The College of Mass Communication and Media Arts has been rightly recognized in the past for preparing undergraduate and graduate students for career success through a combination of theoretical and hands-on training. The dean has systematically dismantled the commercially oriented professional programs in the college, most notably advertising and broadcast news, and has pushed a critical/cultural media studies agenda. I want to note that I am not opposed to students learning a Marxist perspective. Indeed, when I entered the office of DGS, the doctoral program was primarily a social science, law and history program. I believe that students should be exposed to a diversity of theoretical and methodological approaches and I pushed for doctoral students to be required to take qualitative as well as quantitative methods and have offered political economy and cultural studies courses alongside traditional mass communication theory courses. Students who have been admitted to the graduate program reflect this support for diversity. I do not believe the dean shares my concern for intellectual diversity. Indeed, this fall, a member of the Graduate Committee, who works closely with the dean, questioned why we were promoting our current doctoral program, which provides students with a diversity of perspectives, when the doctoral program is moving toward a film studies perspective. I fear that indeed the doctoral program is moving from a program that celebrates intellectual diversity to one narrowly focused on one medium and one approach. If I didn’t receive the position at Texas Tech, I would have stepped down from the DGS position not only because of my treatment by the dean but because I would have felt marginalized in the program I direct.

The dean’s systematic efforts to destroy the commercially oriented professional programs in the college has also had a profound effect on the graduate program. We established an innovative interactive multimedia graduate program under Dean Joe Foote. That program was killed in spring 2003. We admitted two students for that fall and have not accepted applications since then. The new Master of Science in Professional Media and Media Management Studies, developed by the dean and which begins this fall, has replaced the portfolio with the GRE as a main entrance requirement, making it more difficult to attract students with a commercial professional orientation. Earlier this year the dean indicated that when the M.S. was created, the document creating it did not provide assistantship support for this professional program, even though it has always been the professional students who teach most of our journalism and radio/television labs. We are struggling to staff those labs for this fall.

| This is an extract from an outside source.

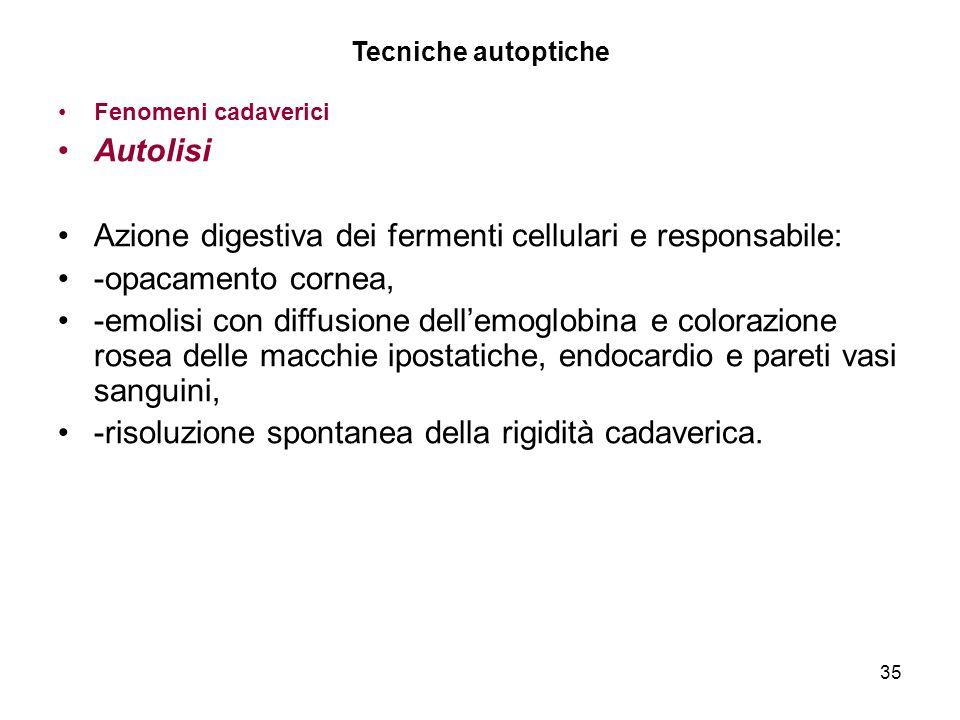 35 Tecniche autoptiche Fenomeni cadaverici Autolisi Azione digestiva dei fermenti cellulari e responsabile: -opacamento cornea, -emolisi con diffusion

As accomplished faculty with advertising, media management and commercial production backgrounds are being driven out of the college, our professional media practice and media management students are struggling to find courses to take and faculty to chair and serve on their committees. The graduate programs in the college have been known for training professionals, artists and scholars for meaningful careers in academia and the media industries. I fear that the professional aspect of the graduate program is falling by the wayside and that artists and scholars will only be trained in a narrow critical/cultural perspective.

I am leaving Carbondale June 30th with a heavy heart, not only for all the friends, colleagues and graduate students who I will be leaving behind, but because the graduate and undergraduate programs I have been a part of for 18 years are being replaced to the detriment of our graduate and undergraduate students alike.

4 comments:

Anonymous said...

I'm told 100 of the 600 lost students this year (on campus) were from MCMA. No peace, no students.

Anonymous said...

There's no way they can keep that Dean if that's true.

Anonymous said...

I'm not faculty but I've been in MCMA for more than eight years and I cant' substantiate everything Tom says but it's _VERY_ close to true.

PeterG said...

I don't know if this letter is true, but I know the fellow who wrote the letter. I'm sure he thought it was true when he wrote it. Clearly the truth in conflicts like this is very difficult to find.

One of the problems when your leader has no people skills is this kind of thing never is mediated. So it grows and grows. Now it has a life of its own and fixing it is going to be hard.